以下は猿田氏から伺ったSparkの紹介をまとめたものです。また、後編では猿田氏がコミッタになった経緯などもインタビューしました。
Hadoopでは複雑な処理に時間がかかる
Sparkとはなにかの前に、まずはHadoopの話から始めさせてください。
Hadoopとは、ざっくり言うと分散処理フレームワーク「MapReduce」と分散ファイルシステム「HDFS」の組み合わせです。最近ではYARNと呼ばれるクラスタ管理システムが加わるなど変わってきていますが、従来はこの組み合わせでした。
これまで、Hadoopの多くのユースケースではこの仕組みで事足りていましたが、複雑な業務処理の場合には1回のMapReduce処理では終わらずに多段処理が必要です。その多段処理は、一段ごとに中間データをHDFSに書き出して、次の段で読み込んで、という作りになることが多くありました。
こうした多段処理は、複雑なものだと数十段から百段以上になることもあり、また最近はMapReduceの上位でデータ処理を記述するApache Hiveのようなソフトウェアも、数十段もの多段処理を自動生成します。
しかし多段処理では毎回中間データを書き出し、読み込んでいるので、その分レイテンシが発生します。これが数十段、数百段と積み重なると処理全体のレイテンシは非常に大きなものになります。
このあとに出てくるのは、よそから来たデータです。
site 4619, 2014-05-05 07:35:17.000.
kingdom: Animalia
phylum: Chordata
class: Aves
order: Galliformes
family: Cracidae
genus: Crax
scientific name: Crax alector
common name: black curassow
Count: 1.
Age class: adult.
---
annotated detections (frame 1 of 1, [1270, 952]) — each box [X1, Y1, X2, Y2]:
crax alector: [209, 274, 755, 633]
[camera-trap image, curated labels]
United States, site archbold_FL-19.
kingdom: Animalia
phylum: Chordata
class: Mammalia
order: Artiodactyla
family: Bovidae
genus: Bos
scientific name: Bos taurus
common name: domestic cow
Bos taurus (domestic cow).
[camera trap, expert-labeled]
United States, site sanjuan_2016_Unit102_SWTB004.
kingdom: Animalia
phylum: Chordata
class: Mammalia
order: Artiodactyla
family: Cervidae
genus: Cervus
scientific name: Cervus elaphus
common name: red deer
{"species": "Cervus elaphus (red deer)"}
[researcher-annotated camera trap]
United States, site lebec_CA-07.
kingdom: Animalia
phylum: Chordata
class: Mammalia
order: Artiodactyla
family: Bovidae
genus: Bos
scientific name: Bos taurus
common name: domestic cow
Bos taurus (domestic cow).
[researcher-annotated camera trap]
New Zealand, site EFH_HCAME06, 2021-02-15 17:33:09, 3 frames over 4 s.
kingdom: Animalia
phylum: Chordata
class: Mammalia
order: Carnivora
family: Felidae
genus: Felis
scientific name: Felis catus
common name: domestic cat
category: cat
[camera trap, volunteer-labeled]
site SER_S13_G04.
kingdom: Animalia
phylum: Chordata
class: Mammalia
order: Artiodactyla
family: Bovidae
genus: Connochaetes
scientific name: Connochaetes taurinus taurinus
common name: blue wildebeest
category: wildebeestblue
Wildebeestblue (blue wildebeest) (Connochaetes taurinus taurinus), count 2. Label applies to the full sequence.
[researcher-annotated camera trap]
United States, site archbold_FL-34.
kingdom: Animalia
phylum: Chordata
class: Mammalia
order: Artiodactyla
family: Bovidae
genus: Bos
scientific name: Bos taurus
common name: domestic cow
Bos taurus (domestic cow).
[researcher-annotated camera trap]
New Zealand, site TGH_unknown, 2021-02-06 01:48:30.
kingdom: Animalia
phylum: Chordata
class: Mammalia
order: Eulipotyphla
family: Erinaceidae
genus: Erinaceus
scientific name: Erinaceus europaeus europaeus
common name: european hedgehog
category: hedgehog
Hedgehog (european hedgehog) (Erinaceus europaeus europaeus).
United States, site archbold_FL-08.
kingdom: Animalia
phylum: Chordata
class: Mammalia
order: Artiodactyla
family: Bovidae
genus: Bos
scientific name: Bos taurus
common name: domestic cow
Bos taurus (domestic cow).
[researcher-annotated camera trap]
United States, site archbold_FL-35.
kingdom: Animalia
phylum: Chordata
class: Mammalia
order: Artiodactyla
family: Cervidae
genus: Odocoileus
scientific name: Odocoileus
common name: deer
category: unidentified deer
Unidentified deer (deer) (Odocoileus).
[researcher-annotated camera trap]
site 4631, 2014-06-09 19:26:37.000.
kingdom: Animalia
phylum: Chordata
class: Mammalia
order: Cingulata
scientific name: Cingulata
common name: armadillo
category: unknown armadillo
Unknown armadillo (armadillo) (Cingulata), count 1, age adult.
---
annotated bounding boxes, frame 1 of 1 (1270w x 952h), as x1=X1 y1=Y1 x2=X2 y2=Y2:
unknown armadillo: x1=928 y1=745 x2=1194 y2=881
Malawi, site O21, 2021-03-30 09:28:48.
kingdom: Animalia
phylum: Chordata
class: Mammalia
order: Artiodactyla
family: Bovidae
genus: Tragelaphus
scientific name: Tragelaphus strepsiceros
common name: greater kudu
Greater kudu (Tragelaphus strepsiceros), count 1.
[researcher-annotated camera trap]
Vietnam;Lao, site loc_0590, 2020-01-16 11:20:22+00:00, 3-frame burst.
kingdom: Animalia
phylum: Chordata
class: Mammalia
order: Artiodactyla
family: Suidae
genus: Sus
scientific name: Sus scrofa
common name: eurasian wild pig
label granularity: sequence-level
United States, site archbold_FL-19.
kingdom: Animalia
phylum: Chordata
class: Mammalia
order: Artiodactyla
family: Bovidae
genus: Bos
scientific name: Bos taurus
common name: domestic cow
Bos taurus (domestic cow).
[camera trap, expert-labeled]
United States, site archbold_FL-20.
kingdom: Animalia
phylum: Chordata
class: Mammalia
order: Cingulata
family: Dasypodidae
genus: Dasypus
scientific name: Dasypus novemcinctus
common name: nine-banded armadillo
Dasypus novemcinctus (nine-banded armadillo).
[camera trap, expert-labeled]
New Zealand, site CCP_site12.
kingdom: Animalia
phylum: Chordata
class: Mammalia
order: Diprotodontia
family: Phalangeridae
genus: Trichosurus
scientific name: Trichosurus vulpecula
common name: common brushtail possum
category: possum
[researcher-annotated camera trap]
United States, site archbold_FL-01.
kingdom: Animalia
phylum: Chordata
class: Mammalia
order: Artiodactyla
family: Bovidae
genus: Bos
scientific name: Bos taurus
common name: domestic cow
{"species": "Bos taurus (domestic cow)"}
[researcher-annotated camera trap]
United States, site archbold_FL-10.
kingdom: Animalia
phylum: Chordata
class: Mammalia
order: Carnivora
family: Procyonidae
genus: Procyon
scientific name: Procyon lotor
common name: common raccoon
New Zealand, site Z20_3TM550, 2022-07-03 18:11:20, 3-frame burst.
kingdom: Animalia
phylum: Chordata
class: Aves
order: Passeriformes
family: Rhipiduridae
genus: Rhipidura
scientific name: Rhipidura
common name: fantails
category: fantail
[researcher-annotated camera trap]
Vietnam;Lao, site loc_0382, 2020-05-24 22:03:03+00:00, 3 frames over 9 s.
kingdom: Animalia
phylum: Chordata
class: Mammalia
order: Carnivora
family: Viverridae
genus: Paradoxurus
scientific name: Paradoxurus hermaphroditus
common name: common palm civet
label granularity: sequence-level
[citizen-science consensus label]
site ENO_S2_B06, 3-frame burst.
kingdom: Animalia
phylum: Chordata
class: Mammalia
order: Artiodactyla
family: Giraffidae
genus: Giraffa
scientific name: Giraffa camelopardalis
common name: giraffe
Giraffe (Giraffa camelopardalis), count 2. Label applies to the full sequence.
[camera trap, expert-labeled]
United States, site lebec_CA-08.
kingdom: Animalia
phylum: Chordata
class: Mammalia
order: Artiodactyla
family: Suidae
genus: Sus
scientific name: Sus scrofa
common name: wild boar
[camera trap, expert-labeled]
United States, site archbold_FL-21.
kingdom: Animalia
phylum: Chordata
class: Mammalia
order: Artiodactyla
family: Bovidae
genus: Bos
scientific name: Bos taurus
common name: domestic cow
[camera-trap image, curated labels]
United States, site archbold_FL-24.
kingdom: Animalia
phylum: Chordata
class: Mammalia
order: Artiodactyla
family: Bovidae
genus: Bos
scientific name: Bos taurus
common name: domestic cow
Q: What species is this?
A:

また、段ごとにMapReduceのジョブを起動するので、そのたびにメモリなど計算リソースの確保やJavaVMの起動などが行われます。ここでもレイテンシが発生します。
Hadoopはもともとスループットを向上させることに最適化されていましたのでレイテンシは重視されてこなかったとはいえ、処理が複雑化するにつれて、レイテンシも重視されるケースで従来のMapReduceの課題が明るみになってきました。
スループットとレイテンシの両立を目指したSpark
その中で、スループットとレイテンシを両立させるものとして開発されたのがSparkです。
Sparkの仕組みをイメージするとしたら、巨大な配列の各部分がクラスタにまたがっていて、それを一斉に分散処理する仕組みを持つといえます。
Sparkでの処理にはMapReduceでのMapやReduceといった区分けはなく、処理の途中で中間データの生成のような無駄なI/Oがなるべく発生しないようにスケジューラが処理を組み立ててくれます。また、機械学習のように何度もデータを繰り返して処理するものでは、キャッシュしたデータを使い回すことでもレイテンシを小さくしてくれます。
Sparkはインメモリの分散処理基盤と説明されることが多いのですが、内部でのレイテンシをできるだけ小さくするための手段としてインメモリ処理が使われている、ということで、それ以外にも中間データをできるだけ排除したり、何度もジョブの起動をしなくて済むといったこともレイテンシの改善に大きく効いています。
Sparkの登場で、もうHadoopは使わずにSparkだけあればいいとも思われがちです。しかしクラスタのメモリ量の10倍、100倍といった大規模データの処理には、やはりHadoopの方が安定していて堅実な処理ができます。
つまり大規模なデータを処理して絞り込むのはHadoopで行い、絞られたデータを基に機械学習などを行うのにSparkを用いるのが現在は適しているのではないかと思います。